** Exercise goal **
Across the entries below, how many lines include "site"? Give the number and nothing else.

** Study material **
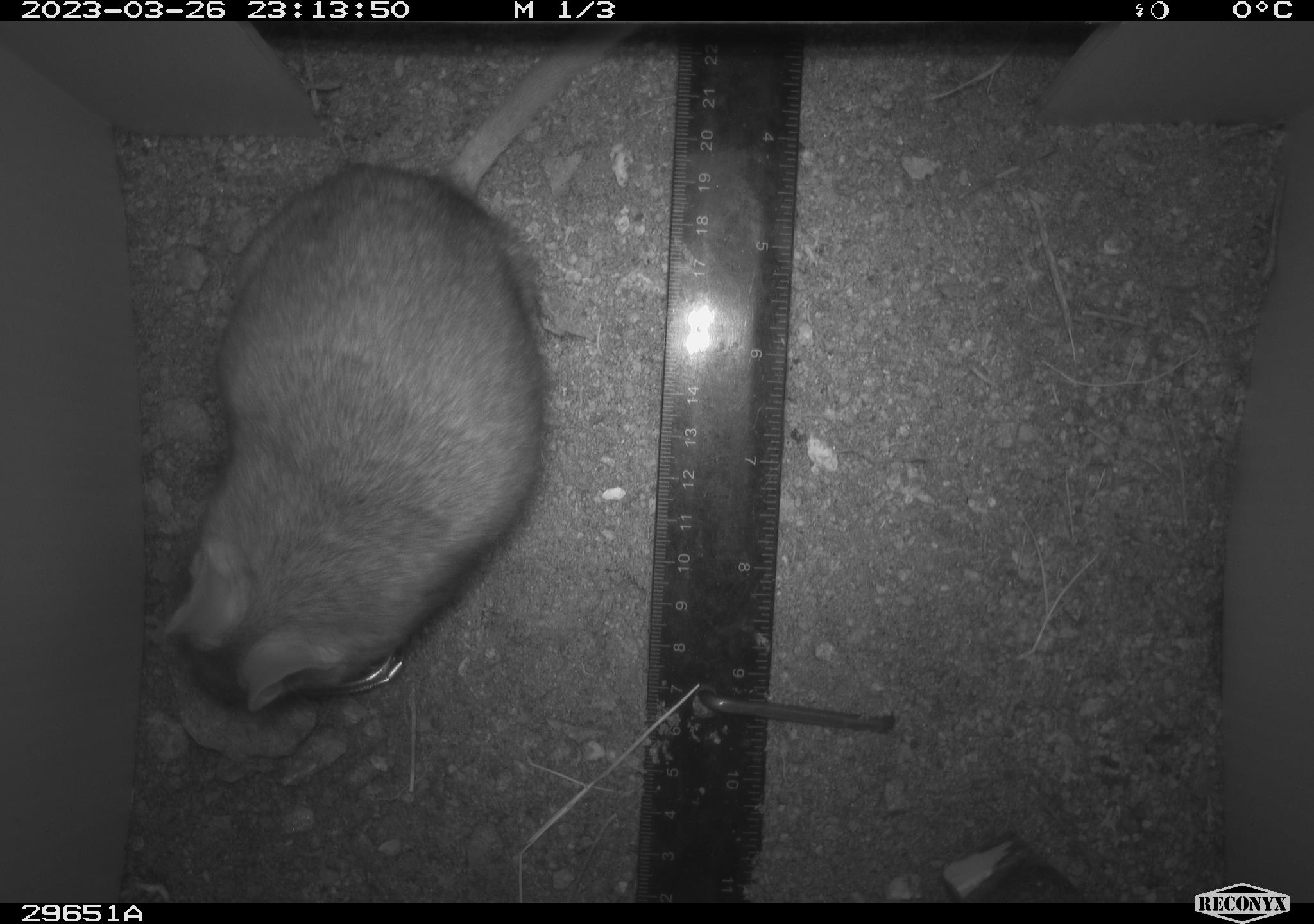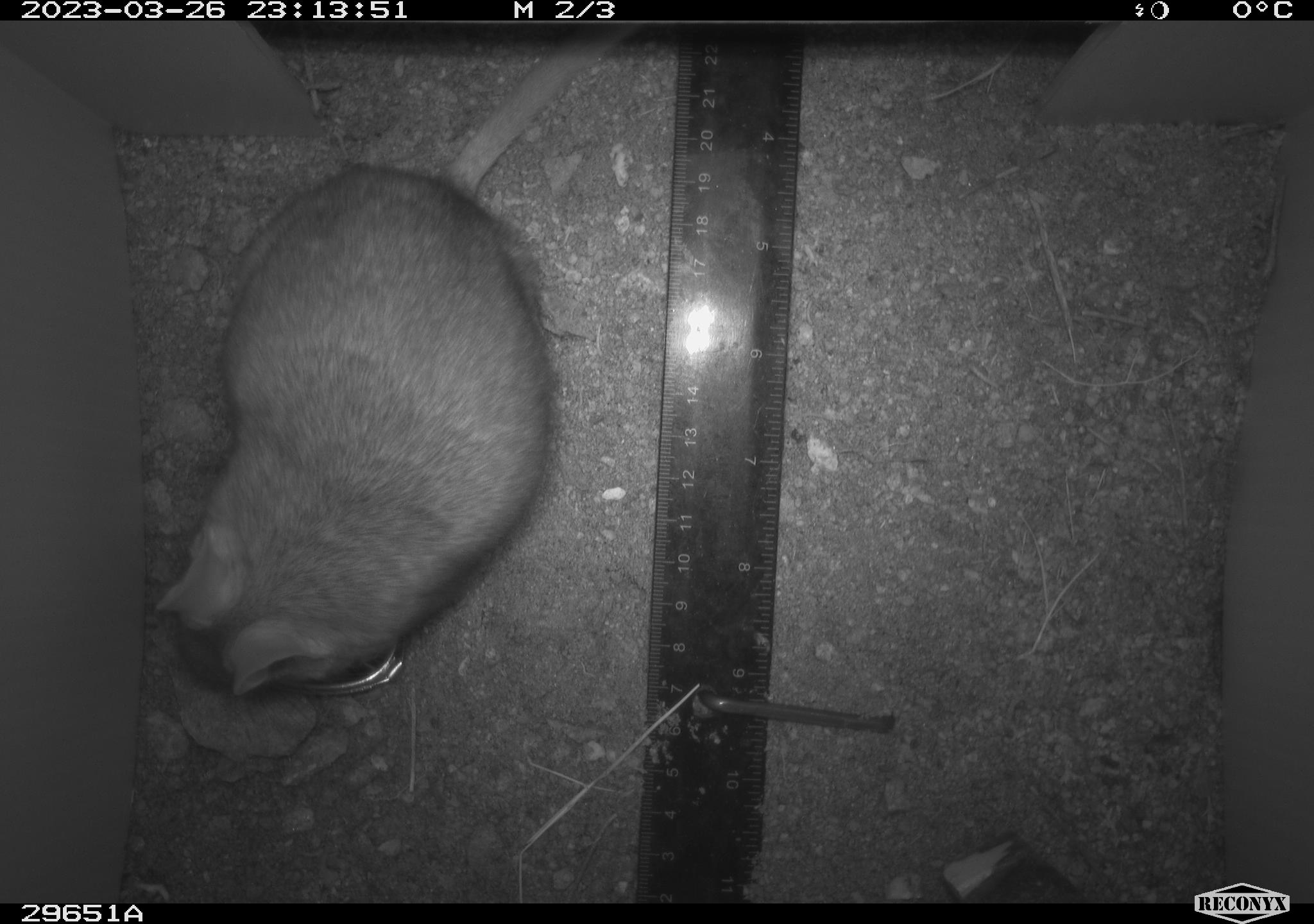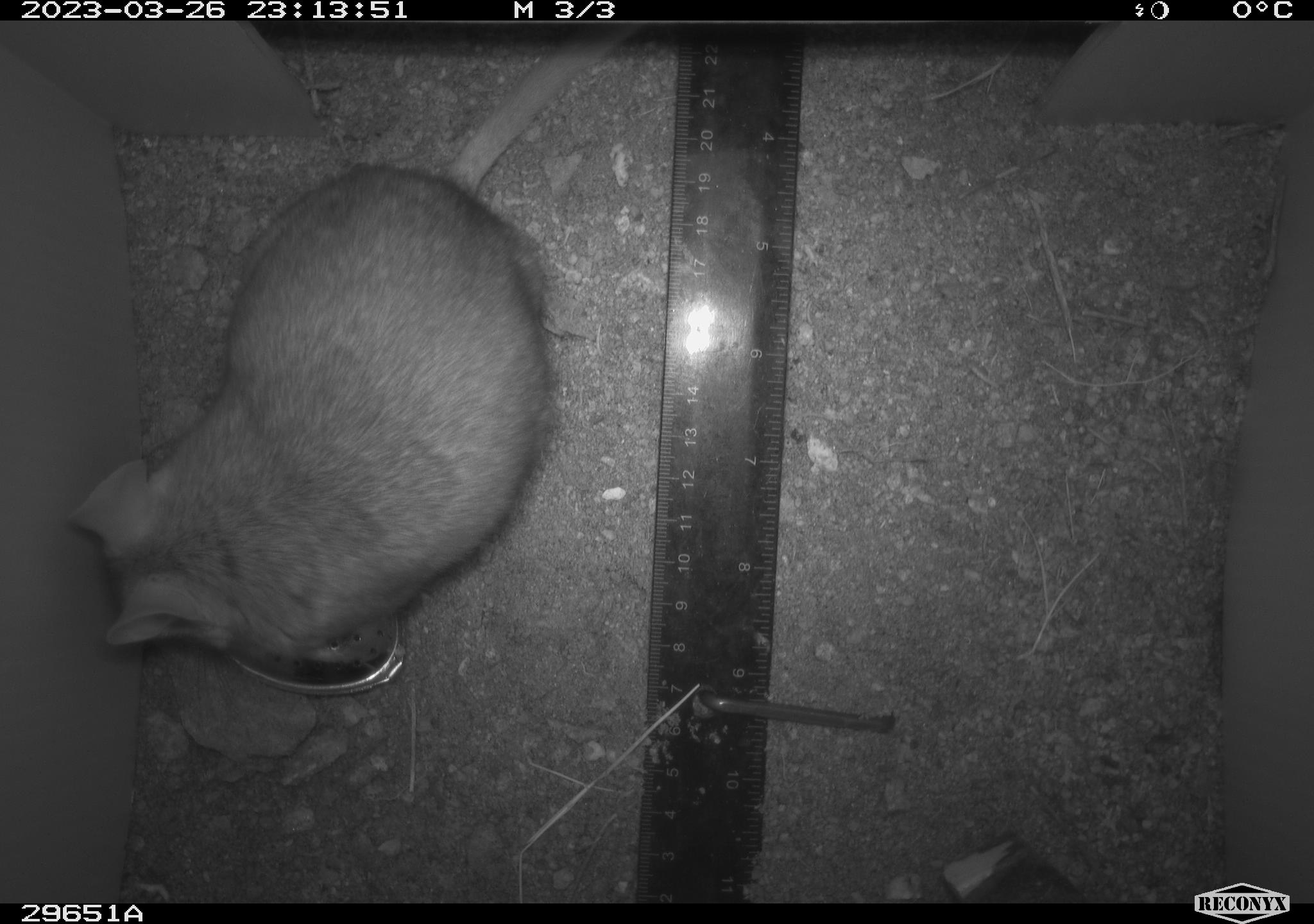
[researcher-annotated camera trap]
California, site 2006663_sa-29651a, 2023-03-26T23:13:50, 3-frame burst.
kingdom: Animalia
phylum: Chordata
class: Mammalia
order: Rodentia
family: Cricetidae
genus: Neotoma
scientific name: Neotoma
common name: pack rat or woodrat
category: neotoma species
Neotoma species (pack rat or woodrat) (Neotoma).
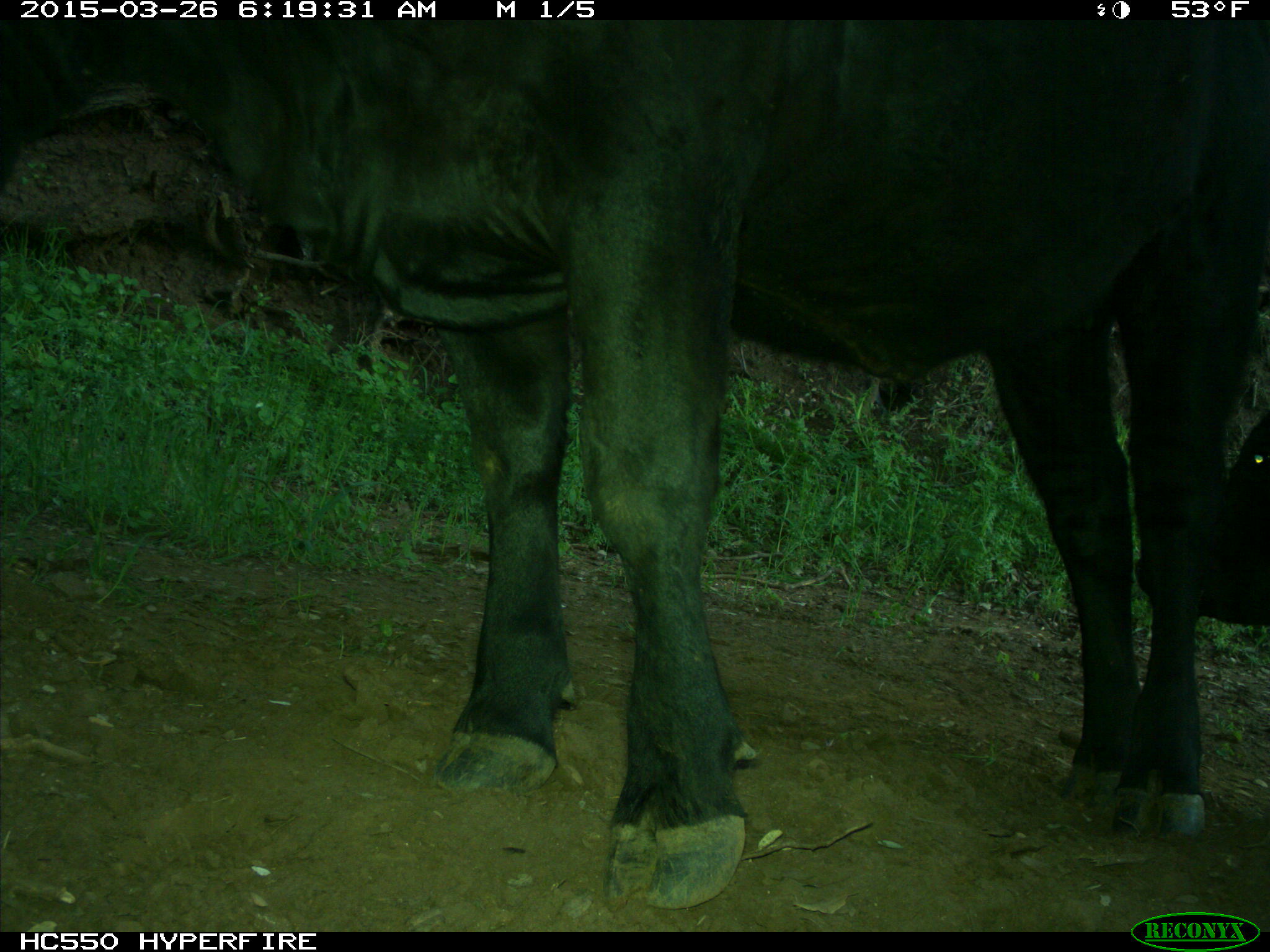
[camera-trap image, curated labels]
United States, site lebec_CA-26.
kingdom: Animalia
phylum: Chordata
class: Mammalia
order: Artiodactyla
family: Bovidae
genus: Bos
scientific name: Bos taurus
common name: domestic cow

** Answer box **
2